Because I don’t want you running to someone in the middle of pain and throw The pain of suffering proves the goodness of God and the greatness of his purpose in their face. You don’t need to say “But God massages the undeniably good out of the unbelievably bad!” to them TODAY. They need your PRESENCE, not your PONTIFICATION. If they ask, you can share. Don’t volunteer. Difficulties DO lead to discovery and this message is less for you to go yak it to another and more for making sense of your own aftermath of suffering as well as prepare others for you who may have a difficulty ahead of you. It’s also to help you in answering the “sophisticated” doubters in your life. The pain of suffering proves the goodness of God and the greatness of his purpose.

And just in case, I’m not sure you realize how different the Christian approach to pain and suffering is from other beliefs systems and religions. In Hinduism, for example, suffering is DESERVED – it’s the unbreakable law of karma. In Buddhism, suffering is an ILLUSION, it’s not real. In atheism, suffering is ABSURD – and all of life is as well. In New Age, suffering is only IN YOUR MIND. No, no, no. We in Xnty acknowledge that suffering is often unfair, it is very, very real, but that on a much deeper level it often (not always and not in a one-to-one ratio) has a deeper purpose and meaning.

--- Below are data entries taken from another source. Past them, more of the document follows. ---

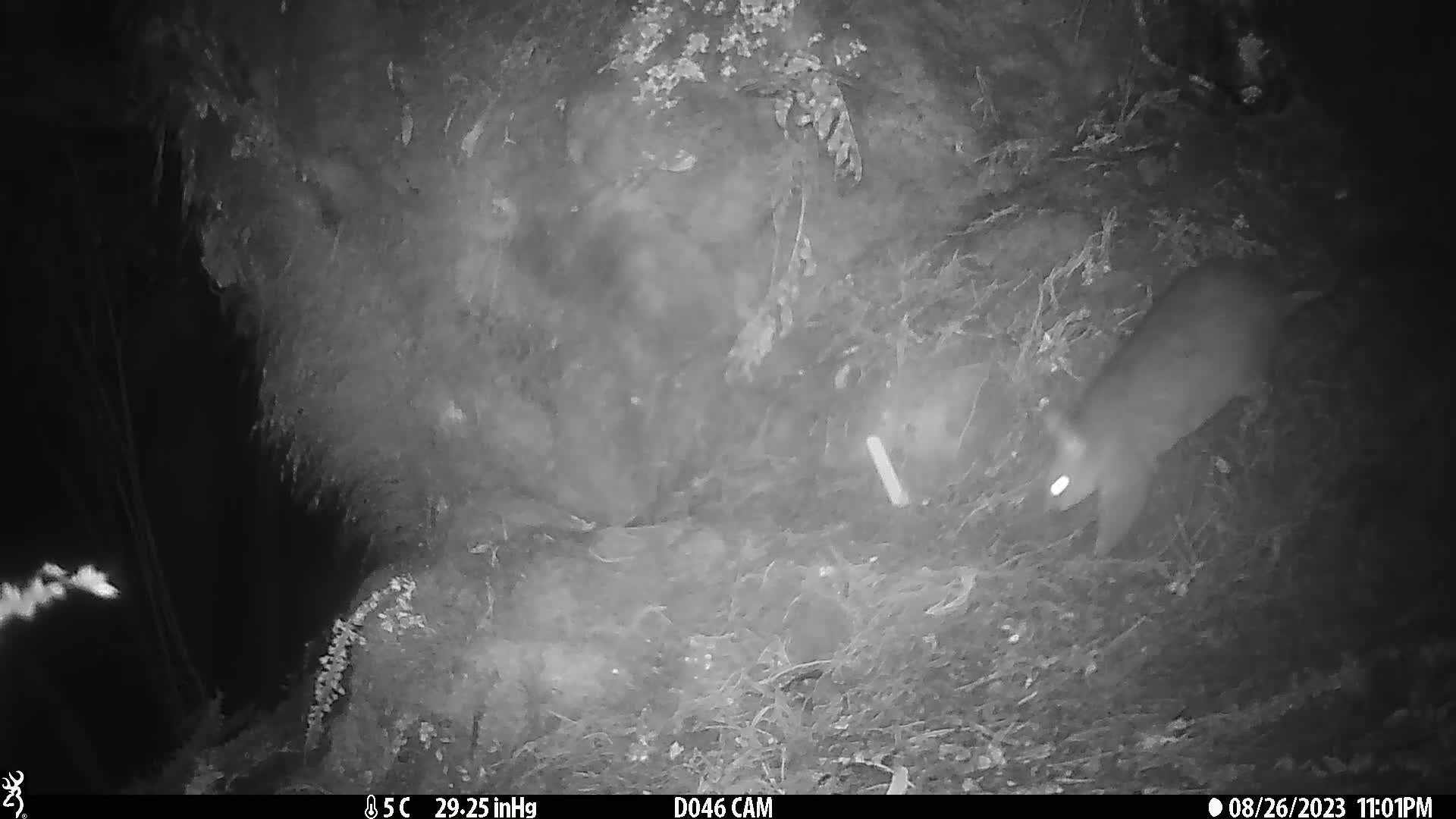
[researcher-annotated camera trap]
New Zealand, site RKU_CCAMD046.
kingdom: Animalia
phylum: Chordata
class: Mammalia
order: Diprotodontia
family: Phalangeridae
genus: Trichosurus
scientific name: Trichosurus vulpecula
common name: common brushtail possum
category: possum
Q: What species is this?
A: Possum (common brushtail possum) (Trichosurus vulpecula).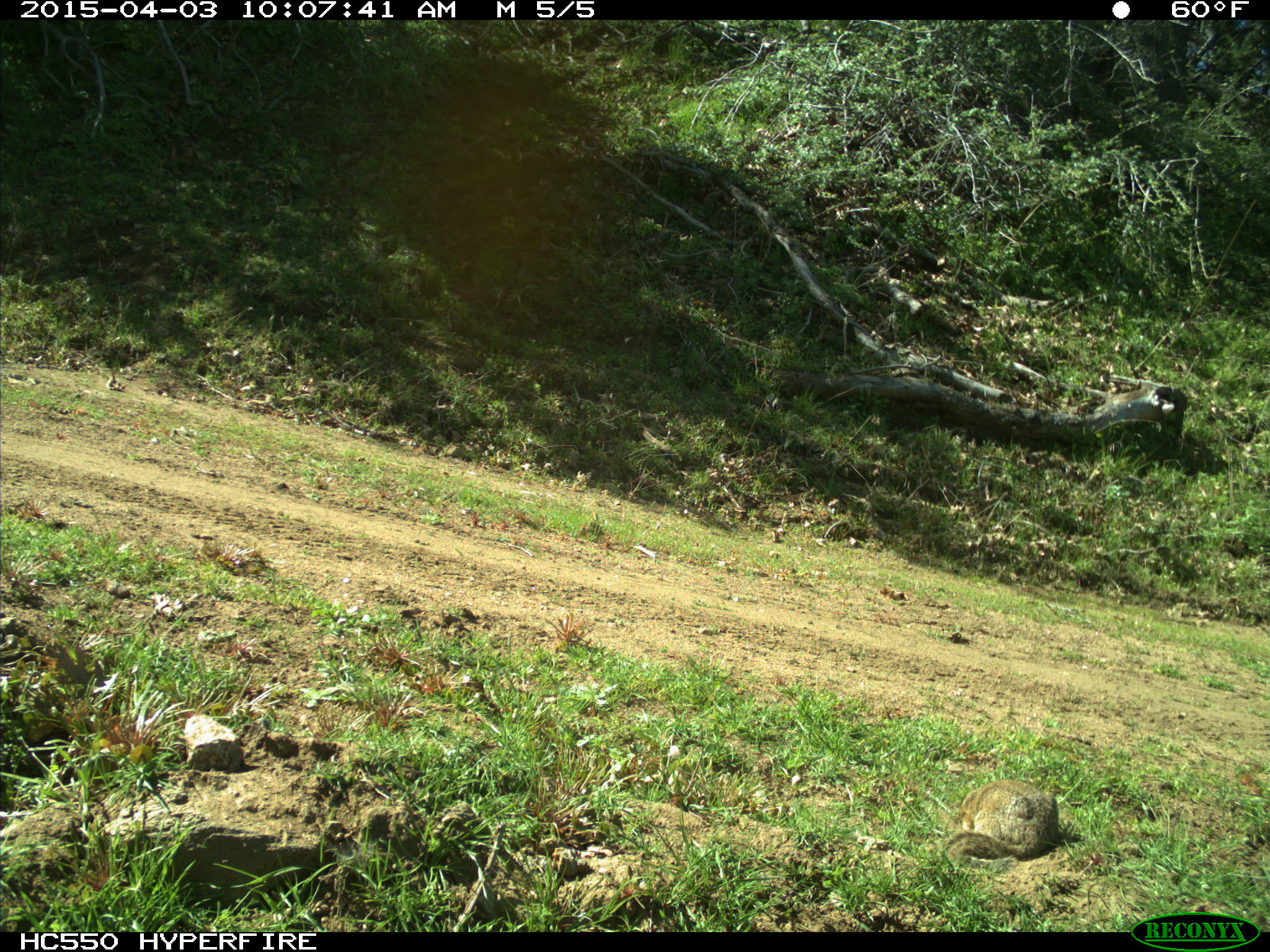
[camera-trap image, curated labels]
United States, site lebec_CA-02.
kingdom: Animalia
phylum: Chordata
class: Mammalia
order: Rodentia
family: Sciuridae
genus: Otospermophilus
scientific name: Otospermophilus beecheyi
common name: california ground squirrel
Otospermophilus beecheyi (california ground squirrel).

But more than that, there’s Jesus. What does he do with suffering? Oh man. This is not an abstract, hypothetical conversation for Jesus. He doesn’t shy away from suffering, nor does he explain it away. Instead he looks it right in the eye, confronts it, goes through it, and uses it to do a different, greater good than would have been possible without it. He turns the supreme act of evil – when the creation kills its own creator! – into the eternal act of love. In his hands (and his feet and his side!) suffering becomes salvation. We don’t have a philosophical god, discussing the merits of suffering in an ivory tower; we have an historical one who went through what we’re talking about, all so that we might savor him forever.

And that, that, is the best answer to the most impossible problem God ever thunk up. The pain of suffering proves the goodness of God and the greatness of his purpose.